The FDIC estimates that the cost to the Deposit Insurance Fund (DIF) will be $41.8 million. Commerce Bank of Arizona’s acquisition of all the deposits was the “least costly” resolution for the FDIC’s DIF compared to all alternatives. Towne Bank of Arizona is the 67th FDIC-insured institution to fail in the nation this year, and the second in Arizona.

1st Pacific Bank of California, San Diego, CA  – Banking Failure #68

1st Pacific Bank of California, San Diego, California, was closed today by the California Department of Financial Institutions, which appointed the Federal Deposit Insurance Corporation (FDIC) as receiver. To protect the depositors, the FDIC entered into a purchase and assumption agreement with City National Bank, Los Angeles, California, to assume all of the deposits of 1st Pacific Bank of California.

As of March 31, 2010, 1st Pacific Bank of California had approximately $335.8 million in total assets and $291.2 million in total deposits. City National Bank will pay the FDIC a premium of 1.62 percent to assume all of the deposits of 1st Pacific Bank of California.

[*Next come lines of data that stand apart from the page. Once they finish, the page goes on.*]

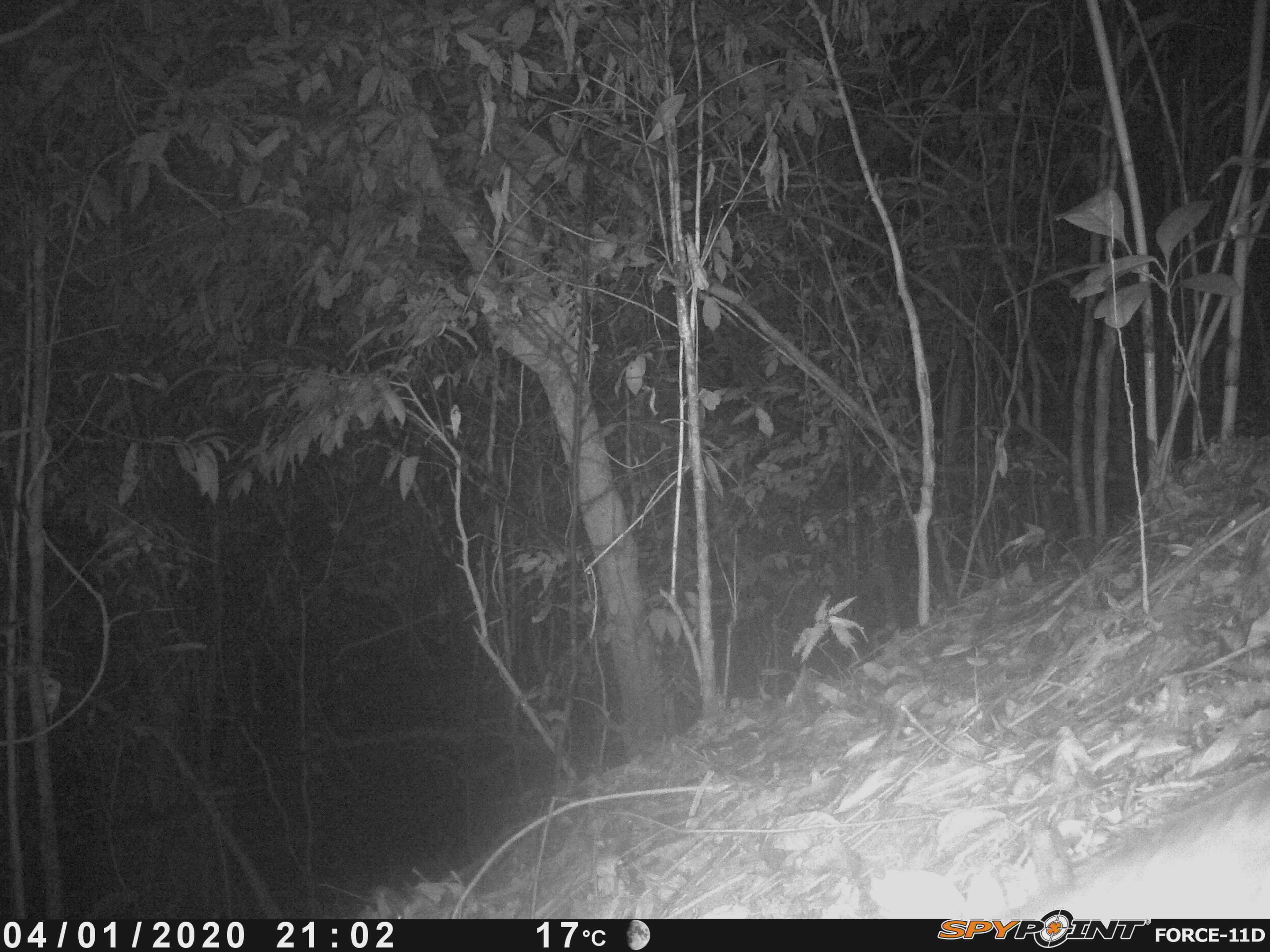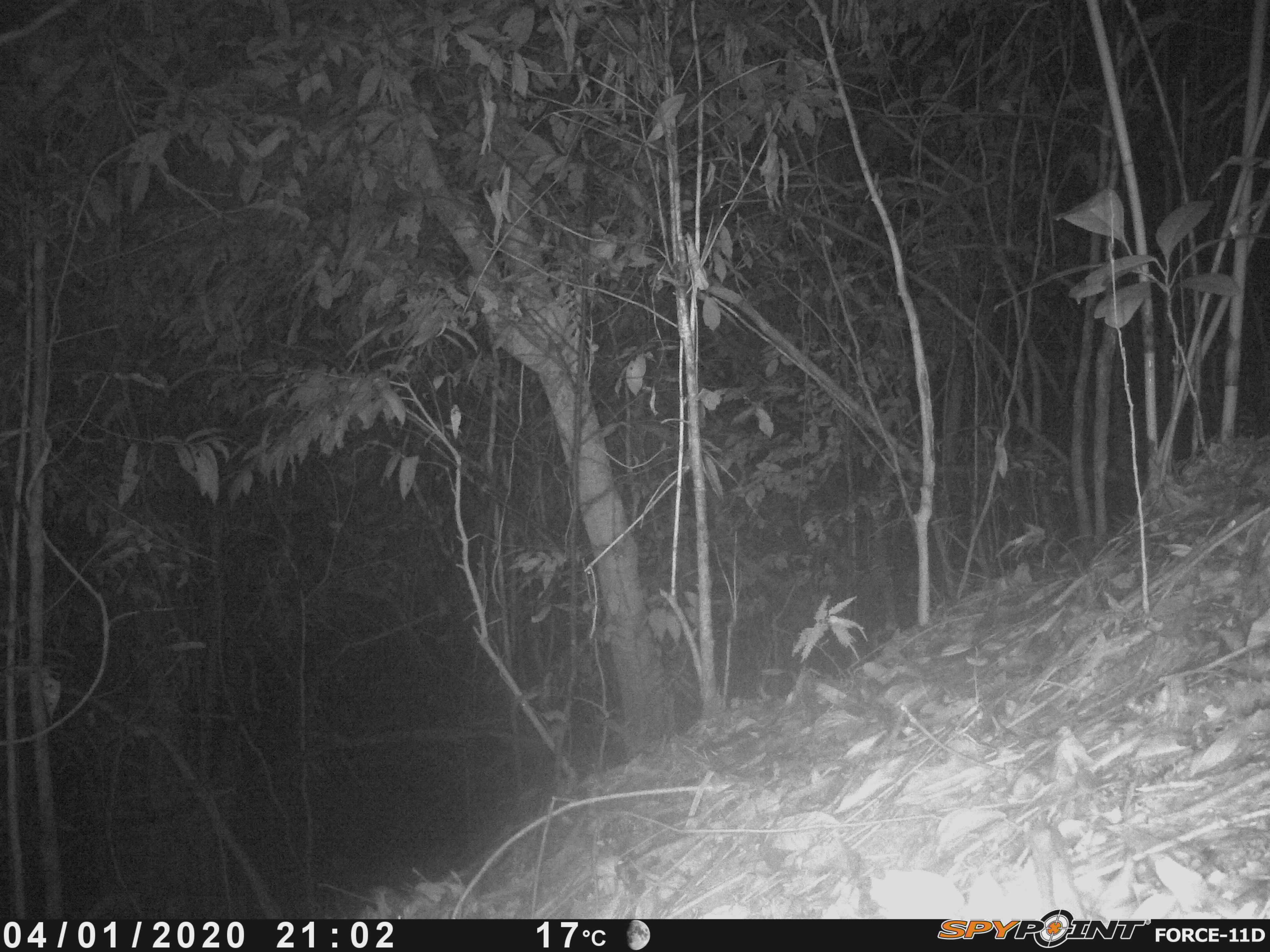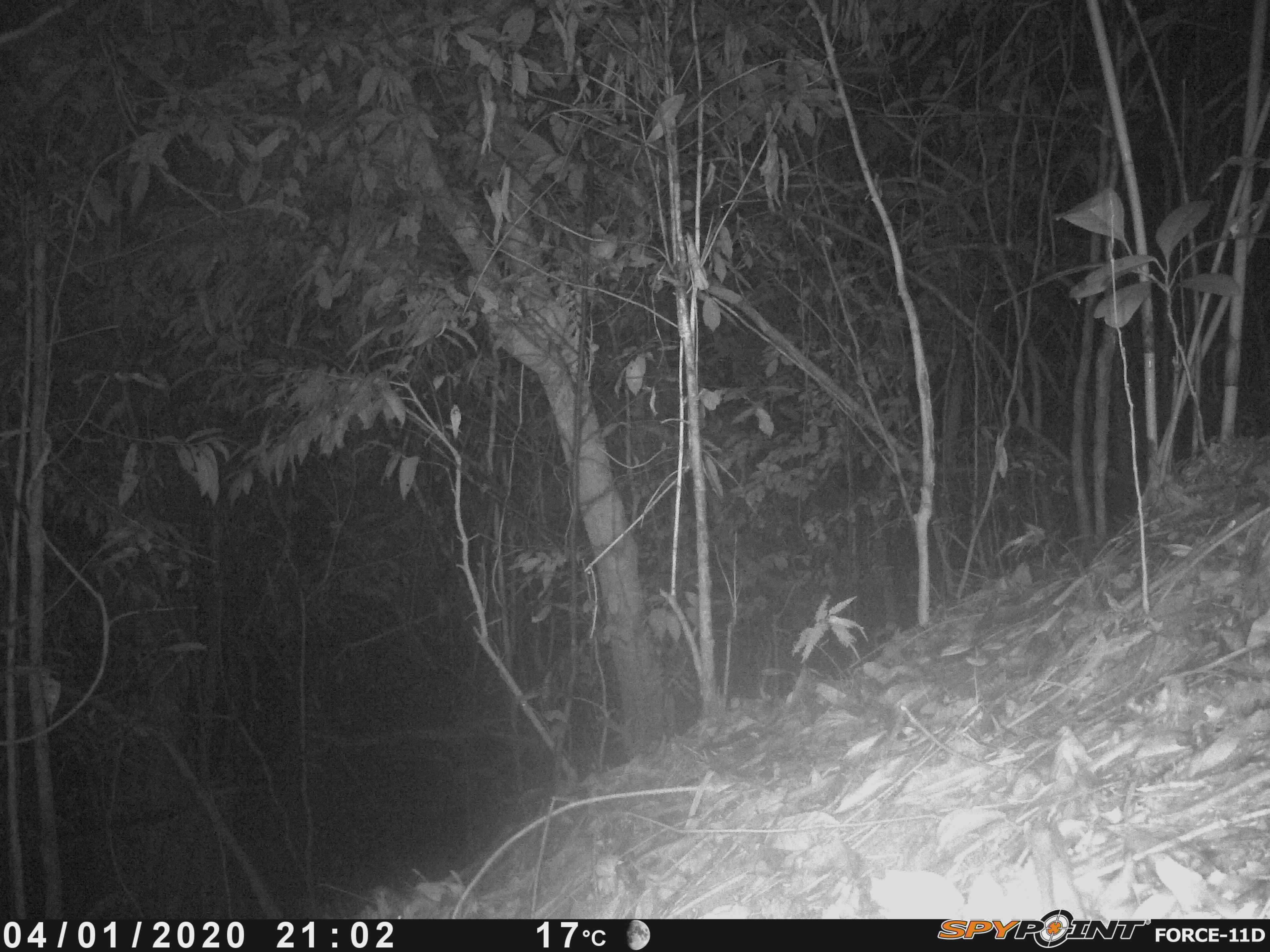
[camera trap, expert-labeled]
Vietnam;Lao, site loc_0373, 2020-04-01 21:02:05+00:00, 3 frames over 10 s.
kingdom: Animalia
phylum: Chordata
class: Mammalia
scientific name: Mammalia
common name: mammal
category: unidentified small mammal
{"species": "unidentified small mammal (mammal) (Mammalia)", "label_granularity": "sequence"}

In addition to assuming all of the deposits of the failed bank, City National Bank agreed to purchase essentially all of the assets.  The FDIC and City National Bank entered into a loss-share transaction on $275.7 million of 1st Pacific Bank of California’s assets.

The FDIC estimates that the cost to the Deposit Insurance Fund (DIF) will be $87.7 million. City National Bank’s acquisition of all the deposits was the “least costly” resolution for the FDIC’s DIF compared to all alternatives. 1st Pacific Bank of California is the 68th FDIC-insured institution to fail in the nation this year, and the fifth in California.